Friemelbobbel

Ik lag op mijn rug naar het plafond te staren. Ik had een standaard ritueel voordat ik in slaap viel. De strepen van licht die van de ene kant van de slaapkamer naar het andere bewogen en het zachte geluid van de passerende auto’s die daarbij hoorde ervaarde ik als rustgevend. Ik schoof herhaaldelijk met mijn rechterbeen van rechts naar links, alsof ik mijn eigen been aaide met het matras. Een geïrriteerde “Hou eens op!” hoorde ik inmiddels voor de derde keer van links komen. Voor mij was dat geaai wellicht een prettige afleiding, maar voor mijn vrouw Lydia was het altijd een grote irritatie. Ik deed het niet expres, maar ik moest en moet nog altijd ergens mee bezig zijn. Zit ik stil, dan is gefriemel mijn tijdverdrijf. Omdat ik de toorn van Lydia vreesde (een niet zo bescheiden knietje) concentreerde ik mij op mijn handen.
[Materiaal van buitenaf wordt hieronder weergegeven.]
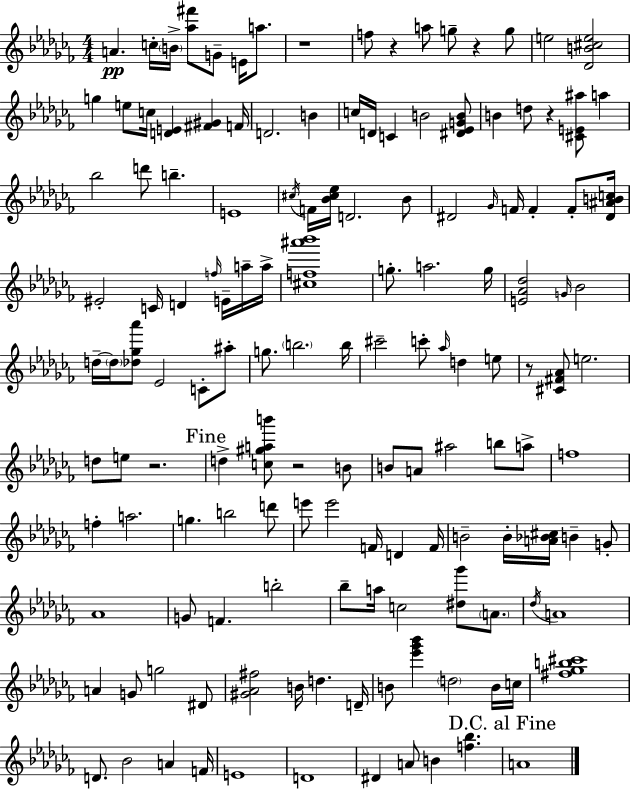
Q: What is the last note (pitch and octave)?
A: A4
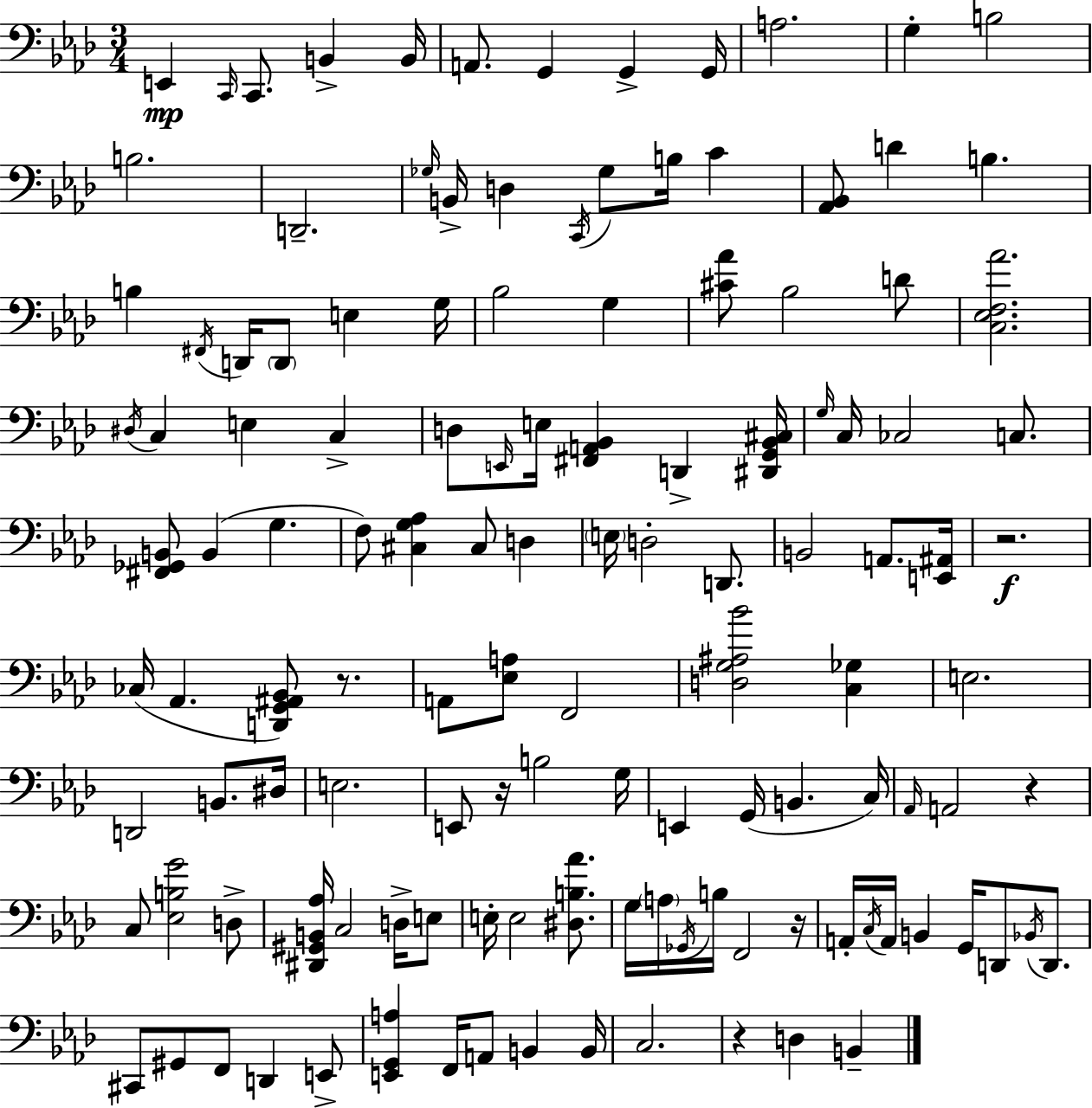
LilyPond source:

{
  \clef bass
  \numericTimeSignature
  \time 3/4
  \key f \minor
  \repeat volta 2 { e,4\mp \grace { c,16 } c,8. b,4-> | b,16 a,8. g,4 g,4-> | g,16 a2. | g4-. b2 | \break b2. | d,2.-- | \grace { ges16 } b,16-> d4 \acciaccatura { c,16 } ges8 b16 c'4 | <aes, bes,>8 d'4 b4. | \break b4 \acciaccatura { fis,16 } d,16 \parenthesize d,8 e4 | g16 bes2 | g4 <cis' aes'>8 bes2 | d'8 <c ees f aes'>2. | \break \acciaccatura { dis16 } c4 e4 | c4-> d8 \grace { e,16 } e16 <fis, a, bes,>4 | d,4-> <dis, g, bes, cis>16 \grace { g16 } c16 ces2 | c8. <fis, ges, b,>8 b,4( | \break g4. f8) <cis g aes>4 | cis8 d4 \parenthesize e16 d2-. | d,8. b,2 | a,8. <e, ais,>16 r2.\f | \break ces16( aes,4. | <d, g, ais, bes,>8) r8. a,8 <ees a>8 f,2 | <d g ais bes'>2 | <c ges>4 e2. | \break d,2 | b,8. dis16 e2. | e,8 r16 b2 | g16 e,4 g,16( | \break b,4. c16) \grace { aes,16 } a,2 | r4 c8 <ees b g'>2 | d8-> <dis, gis, b, aes>16 c2 | d16-> e8 e16-. e2 | \break <dis b aes'>8. g16 \parenthesize a16 \acciaccatura { ges,16 } b16 | f,2 r16 a,16-. \acciaccatura { c16 } a,16 | b,4 g,16 d,8 \acciaccatura { bes,16 } d,8. cis,8 | gis,8 f,8 d,4 e,8-> <e, g, a>4 | \break f,16 a,8 b,4 b,16 c2. | r4 | d4 b,4-- } \bar "|."
}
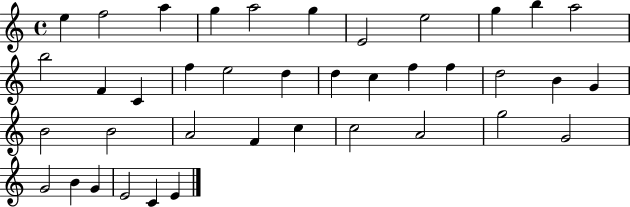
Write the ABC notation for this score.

X:1
T:Untitled
M:4/4
L:1/4
K:C
e f2 a g a2 g E2 e2 g b a2 b2 F C f e2 d d c f f d2 B G B2 B2 A2 F c c2 A2 g2 G2 G2 B G E2 C E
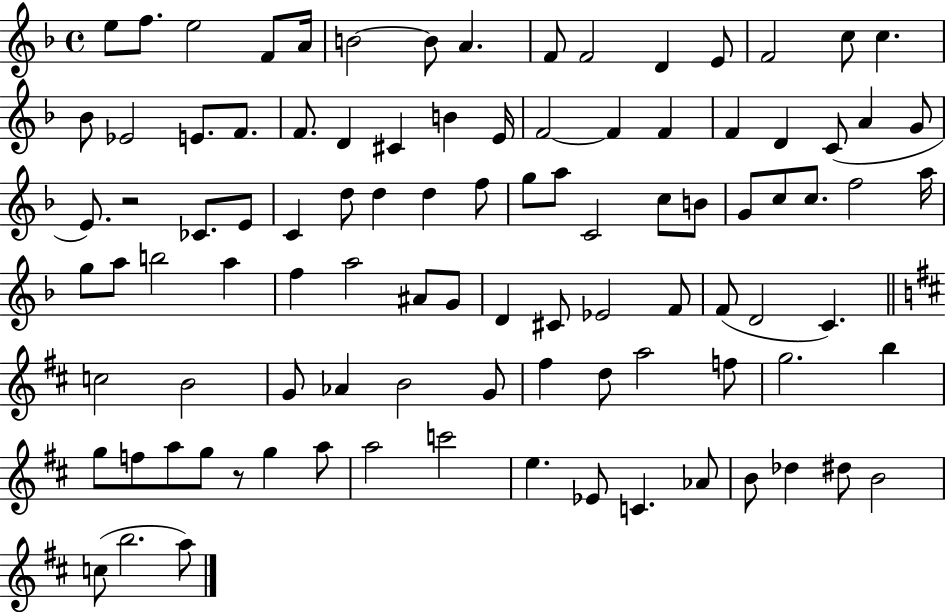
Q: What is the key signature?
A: F major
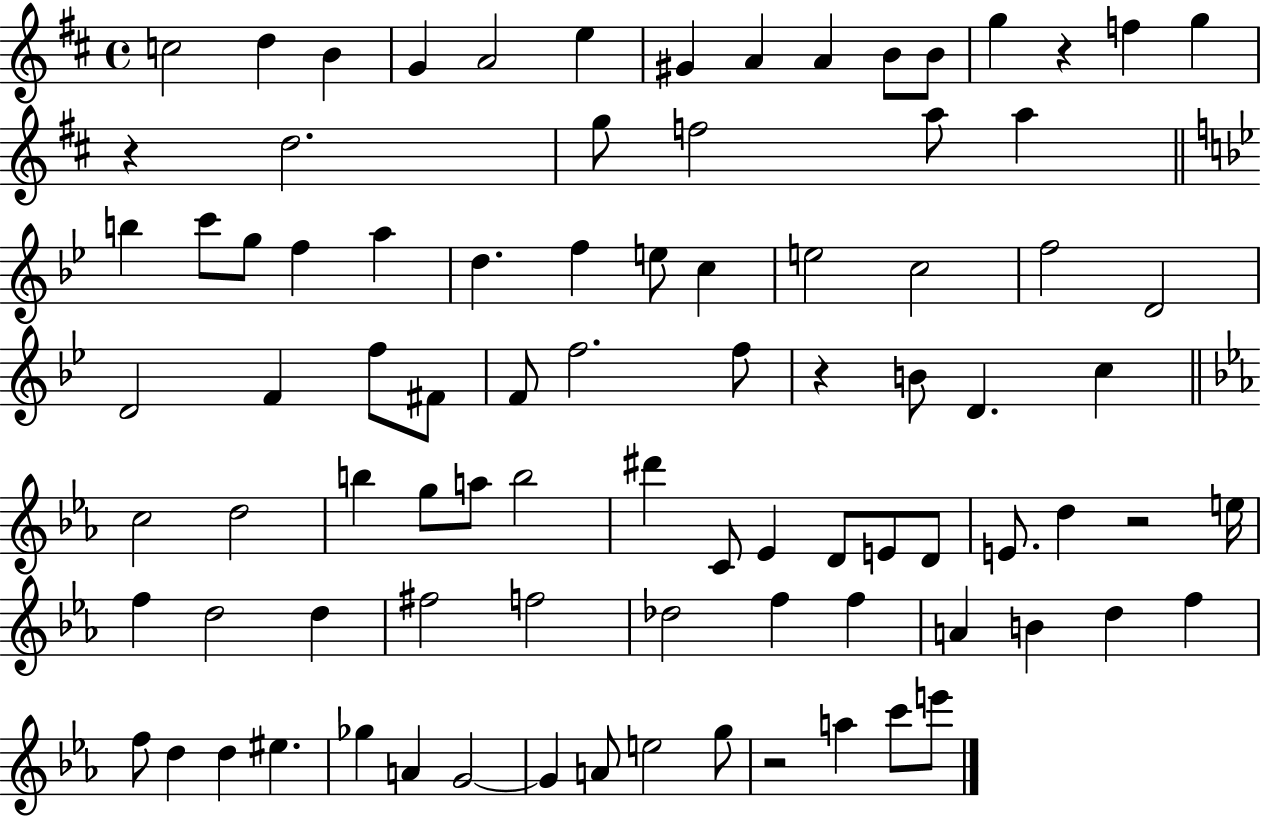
X:1
T:Untitled
M:4/4
L:1/4
K:D
c2 d B G A2 e ^G A A B/2 B/2 g z f g z d2 g/2 f2 a/2 a b c'/2 g/2 f a d f e/2 c e2 c2 f2 D2 D2 F f/2 ^F/2 F/2 f2 f/2 z B/2 D c c2 d2 b g/2 a/2 b2 ^d' C/2 _E D/2 E/2 D/2 E/2 d z2 e/4 f d2 d ^f2 f2 _d2 f f A B d f f/2 d d ^e _g A G2 G A/2 e2 g/2 z2 a c'/2 e'/2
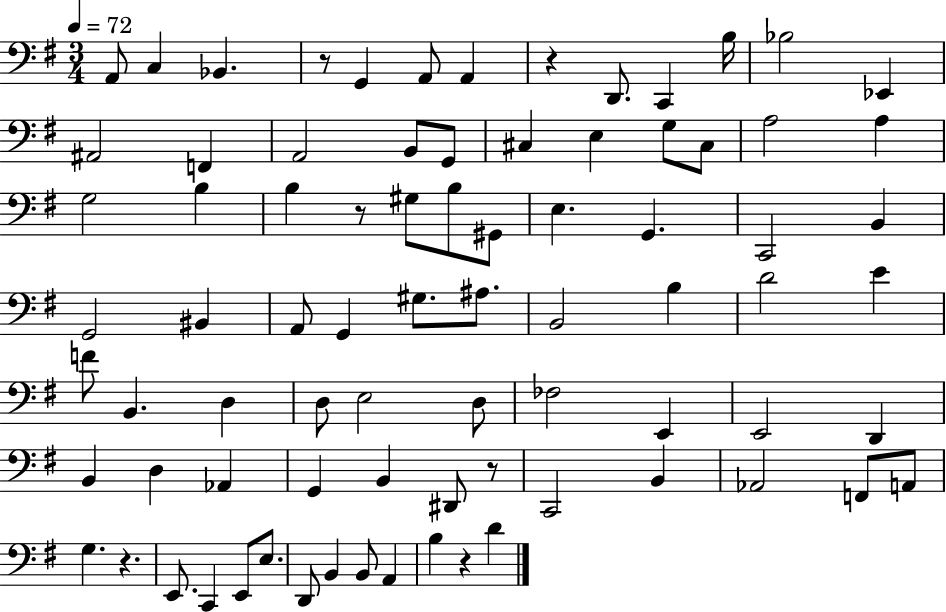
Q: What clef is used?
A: bass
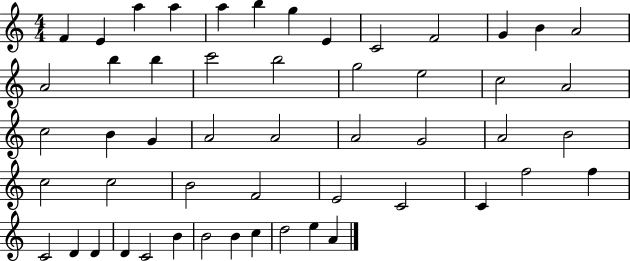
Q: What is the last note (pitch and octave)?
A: A4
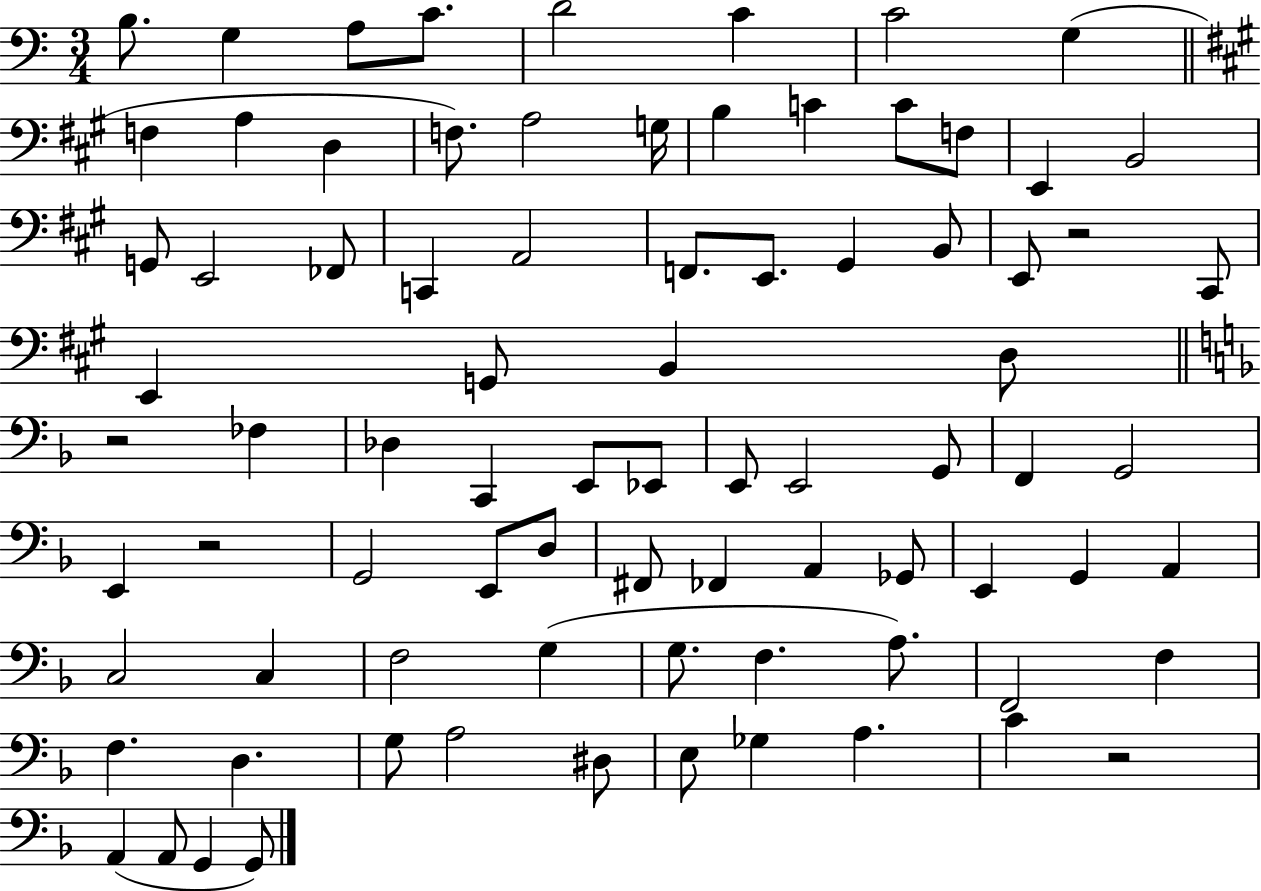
X:1
T:Untitled
M:3/4
L:1/4
K:C
B,/2 G, A,/2 C/2 D2 C C2 G, F, A, D, F,/2 A,2 G,/4 B, C C/2 F,/2 E,, B,,2 G,,/2 E,,2 _F,,/2 C,, A,,2 F,,/2 E,,/2 ^G,, B,,/2 E,,/2 z2 ^C,,/2 E,, G,,/2 B,, D,/2 z2 _F, _D, C,, E,,/2 _E,,/2 E,,/2 E,,2 G,,/2 F,, G,,2 E,, z2 G,,2 E,,/2 D,/2 ^F,,/2 _F,, A,, _G,,/2 E,, G,, A,, C,2 C, F,2 G, G,/2 F, A,/2 F,,2 F, F, D, G,/2 A,2 ^D,/2 E,/2 _G, A, C z2 A,, A,,/2 G,, G,,/2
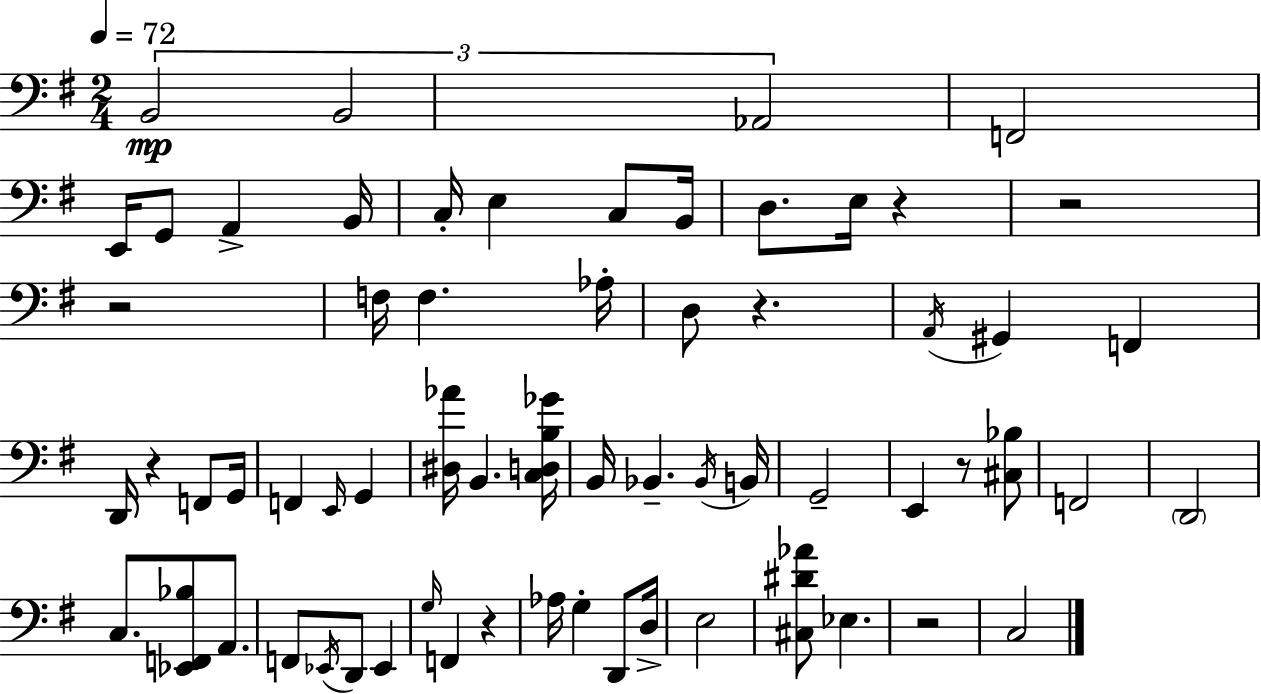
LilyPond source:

{
  \clef bass
  \numericTimeSignature
  \time 2/4
  \key g \major
  \tempo 4 = 72
  \tuplet 3/2 { b,2\mp | b,2 | aes,2 } | f,2 | \break e,16 g,8 a,4-> b,16 | c16-. e4 c8 b,16 | d8. e16 r4 | r2 | \break r2 | f16 f4. aes16-. | d8 r4. | \acciaccatura { a,16 } gis,4 f,4 | \break d,16 r4 f,8 | g,16 f,4 \grace { e,16 } g,4 | <dis aes'>16 b,4. | <c d b ges'>16 b,16 bes,4.-- | \break \acciaccatura { bes,16 } b,16 g,2-- | e,4 r8 | <cis bes>8 f,2 | \parenthesize d,2 | \break c8. <ees, f, bes>8 | a,8. f,8 \acciaccatura { ees,16 } d,8 | ees,4 \grace { g16 } f,4 | r4 aes16 g4-. | \break d,8 d16-> e2 | <cis dis' aes'>8 ees4. | r2 | c2 | \break \bar "|."
}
Ik krabde mijn borsthaar uit verveling en een spontane jeuk ontstond in mijn rechter oksel; Geen echte jeuk, maar de roep van een oksel om aandacht. Ik wreef met mijn vlakke hand over mijn oksel en werd herinnerd aan een oude vertrouwde friemelding: Een bobbel onder mijn oksel waar ik meerdere avonden mezelf een aantal minuten mee bezig kon houden. “Zeg schat, weet je nog dat bobbeltje waar ik het eerder over had?” Het was mijn vrouw een andere avond opgevallen dat ik een nieuwe afleiding had en ik had haar toen uitgelegd dat er een interessant bobbeltje onder mijn oksel zat; “Een bobbel? Moet je je geen zorgen maken?” Mijn reactie was toen onverschillig: “Het stelt vast niets voor.” “Ja… Wat is er met dat bobbeltje?” Het bobbeltje was nogal in volume toegenomen. Prima als friemelding, maar ik werd toch nieuwsgierig en misschien zelfs een beetje bezorgd met die golfbal onder mijn huid. Een knikker? Oké. Een golfbal? “Hij is nu best wel groot. Moet je voelen!”

Daar zat ik dan, in de wachtkamer bij de huisartsenpraktijk. Nadat mijn vrouw met tegenzin mijn oksel bevoeld had reageerde zij met een mix van afschuw, verwondering en verontwaardiging. “Je maakt morgenochtend gelijk een afspraak bij de huisarts!” “Zeker weten? Ik heb er verder geen last van hoor…” Wat volgde was een online zoektocht op haar mobiel naar medische oorzaken voor mijn okselbult. Zoeken naar oorzaken van onderhuidse bulten bleek op het internet vrij snel te leiden naar tumoren. “Kanker? Dat zal wel niet hoor…” “Vast niet, maar ga nou maar naar de huisarts om dat uit te sluiten.” We deden er wat lacherig over, al betrapte ik mijzelf erop af en toe een zenuwachtig lachje te laten ontsnappen. “Meneer Vogels?”. De Indiase accent was verrassend uitnodigend en warm als het land waar de eigenaar vermoedelijk vandaan kwam. Ik mocht de huisarts nu al. Mijn eigen huisarts was op vakantie, dus kreeg ik een vervanger. Ik zag er naar uit om te horen dat er niets aan de hand was en met hem te lachen om de resultaten van de bultenzoektocht van mijn vrouw en ik.